**DOCUMENT SEGMENT**
President Jonathan Levin emceed the competition and praised the event for highlighting an “incredible span of research – from essentially pure curiosity-driven additions to knowledge all the way up to patient care. That is really a hallmark of the university, that research is both broad and spans so much of the pathway from just advancing knowledge all the way out to changing people’s lives.”

Images by Andrew Brodhead

The finalists represented four of Stanford’s seven schools and were selected from a pool of university-wide applicants earlier this year.

Judges included W.E. Moerner, the Harry S. Mosher Professor in the School of Humanities and Sciences and 2014 Nobel Prize winner in chemistry; Michele Rasmussen, vice provost for student affairs; Condoleezza Rice, the Tad and Dianne Taube Director of the Hoover Institution; Martin Shell, vice president and chief external relations officer; and David Studdert, vice provost and dean of research.

Each finalist chose a song to play as they walked onto the stage, and some contestants wove in personal connections to their research, such as having a loved one with cancer. Audience members cheered each competitor, and one set of grandparents traveled from out of state and arrived an hour early to support a finalist.

Top honors

Favour Nerrise, a PhD student in electrical engineering, won both the first place $5,000 prize and the $500 people’s choice award with her engaging presentation, “Quick Reflexes & Lost Memories: Teaching AI to Spot Brain Disease.” One of her many supporters in the audience excitedly held up a large photo of Nerrise and cheered as she walked to the stage to present her work.

Nerrise was quickly swept up in hugs and accolades after Levin announced her as the winner and presented her with a giant check.

“It feels amazing. I’m so honored to have been selected by both the audience and the judges,” Nerrise said. “Coming from an engineering background, where things tend to be so technical when you communicate, switching back to layperson communication was probably one of the hardest things I’ve had to do. But it’s the most important, because it really challenges researchers and scientists to fundamentally think about what brought them to this work.”

We need to be able to communicate our findings and our research to lay audiences so they understand that supporting research is so important, and why we care.”

**RECORDS SUPPLIED**
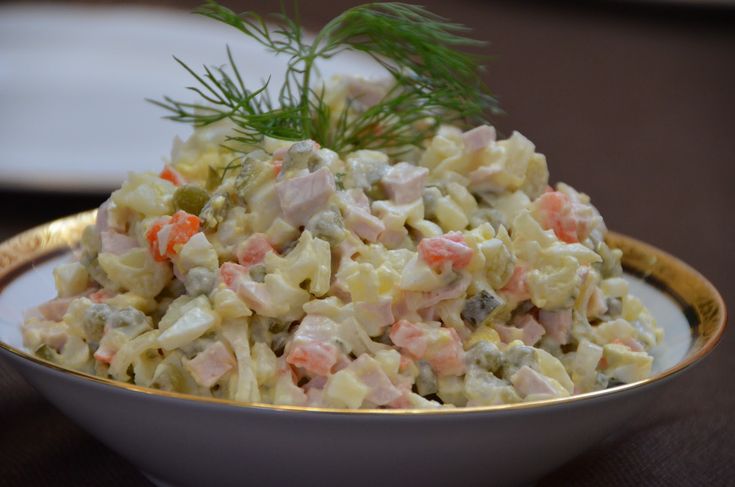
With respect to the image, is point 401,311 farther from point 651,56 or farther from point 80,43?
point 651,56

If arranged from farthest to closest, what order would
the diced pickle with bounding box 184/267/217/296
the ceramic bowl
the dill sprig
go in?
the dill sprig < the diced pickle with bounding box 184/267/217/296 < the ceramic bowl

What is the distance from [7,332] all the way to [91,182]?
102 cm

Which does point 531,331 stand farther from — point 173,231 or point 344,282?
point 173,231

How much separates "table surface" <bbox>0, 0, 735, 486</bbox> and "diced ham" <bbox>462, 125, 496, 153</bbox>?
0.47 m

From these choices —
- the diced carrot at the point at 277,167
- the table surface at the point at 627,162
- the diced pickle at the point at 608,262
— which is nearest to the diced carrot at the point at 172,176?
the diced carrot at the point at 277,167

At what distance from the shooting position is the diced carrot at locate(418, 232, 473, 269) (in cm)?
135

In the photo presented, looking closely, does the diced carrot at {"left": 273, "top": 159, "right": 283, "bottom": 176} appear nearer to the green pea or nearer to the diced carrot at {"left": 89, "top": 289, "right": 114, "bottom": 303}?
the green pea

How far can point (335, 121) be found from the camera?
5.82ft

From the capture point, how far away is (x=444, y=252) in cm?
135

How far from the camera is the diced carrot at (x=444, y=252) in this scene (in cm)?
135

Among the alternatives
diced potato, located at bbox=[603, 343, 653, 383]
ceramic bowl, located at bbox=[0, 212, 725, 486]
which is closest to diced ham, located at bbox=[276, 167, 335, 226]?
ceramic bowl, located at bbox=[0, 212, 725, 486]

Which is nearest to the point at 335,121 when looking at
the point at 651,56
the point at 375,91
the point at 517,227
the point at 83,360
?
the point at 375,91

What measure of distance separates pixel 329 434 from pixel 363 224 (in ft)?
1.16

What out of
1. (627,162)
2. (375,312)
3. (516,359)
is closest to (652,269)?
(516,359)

**WHAT THIS EXERCISE ASKS**
A) Revise the competition article starting with "Each finalist chose" and going on through "support a finalist.", changing "grandparents" to "parents".
B) According to the competition article, which two prizes did Favour Nerrise win?
The data above come from a different source than the competition article.

**PER-TASK OUTPUTS**
A)
Each finalist chose a song to play as they walked onto the stage, and some contestants wove in personal connections to their research, such as having a loved one with cancer. Audience members cheered each competitor, and one set of parents traveled from out of state and arrived an hour early to support a finalist.

B) The first place $5,000 prize and the $500 people's choice award.